For those following a ketogenic lifestyle, finding suitable bread alternatives can be a challenge. This article explores the world of keto coconut bread, offering a detailed recipe, tips, and variations to satisfy your bread cravings while staying true to your low-carb goals.
Introduction
Many people miss bread when they first start on a keto diet. The good news is that with a little creativity, you can enjoy a bread-like product. This keto coconut bread recipe aims to closely mimic traditional bread, offering a satisfying alternative that fits within the parameters of a ketogenic diet.
Understanding Keto and Coconut
Coconut is an excellent ingredient for keto diets. It is naturally low in carbohydrates, high in healthy fats, and contains a good amount of fiber. This balance of macronutrients makes coconut a valuable addition to keto-friendly baked goods. When purchasing coconut products, make sure they are unsweetened to avoid adding unnecessary sugars to your diet.
Key Ingredients and Their Roles
This keto coconut bread recipe relies on a few key ingredients that work together to create a delicious and satisfying loaf:
- Coconut Flour: This gluten-free flour is made from dried and powdered coconut flesh. It's a staple in keto baking due to its low carb content and high absorbency.
- Eggs: This recipe calls for a significant number of eggs because coconut flour tends to absorb a lot of moisture. The eggs help bind the ingredients together, providing structure and richness.
- Cream Cheese: The addition of cream cheese ensures that the coconut flour loaves are moist and never dry. For a dairy-free version, coconut cream can be used as a substitute.
- Butter: Fat is essential in keto baking, and butter contributes to the bread's moistness and flavor. Coconut oil or ghee can be used as dairy-free alternatives.
- Xylitol: I opted to add one teaspoon of sugar substitute to the batter only because traditional white bread has a little bit of sweetness, and I wanted to mimic the flavor perfectly.
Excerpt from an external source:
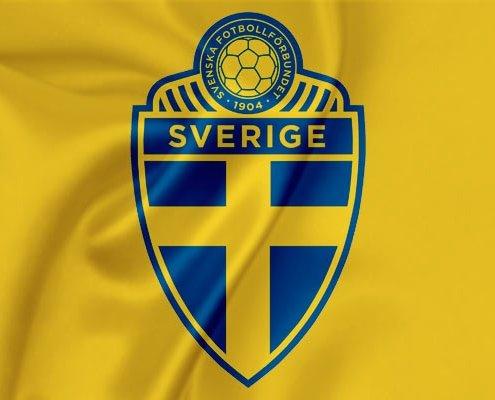 Sweden vs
Basic Keto Coconut Bread Recipe
This recipe provides a foundation for making delicious keto coconut bread. Feel free to experiment with variations and additions to customize it to your liking.
Read also: Easy Low-Carb Cheese Crackers
Ingredients:
- 1/2 cup Unsalted Butter Stick
- 3/4 cup Organic High Fiber Coconut Flour
- 6 large Eggs (Whole)
- 1/2 teaspoon Salt
- 1 teaspoon Xylitol
- 1 teaspoon Baking Powder (Straight Phosphate, Double Acting)
Directions:
- Preheat oven to 350°F (175°C). Grease a small bread pan (8x4-inches or smaller).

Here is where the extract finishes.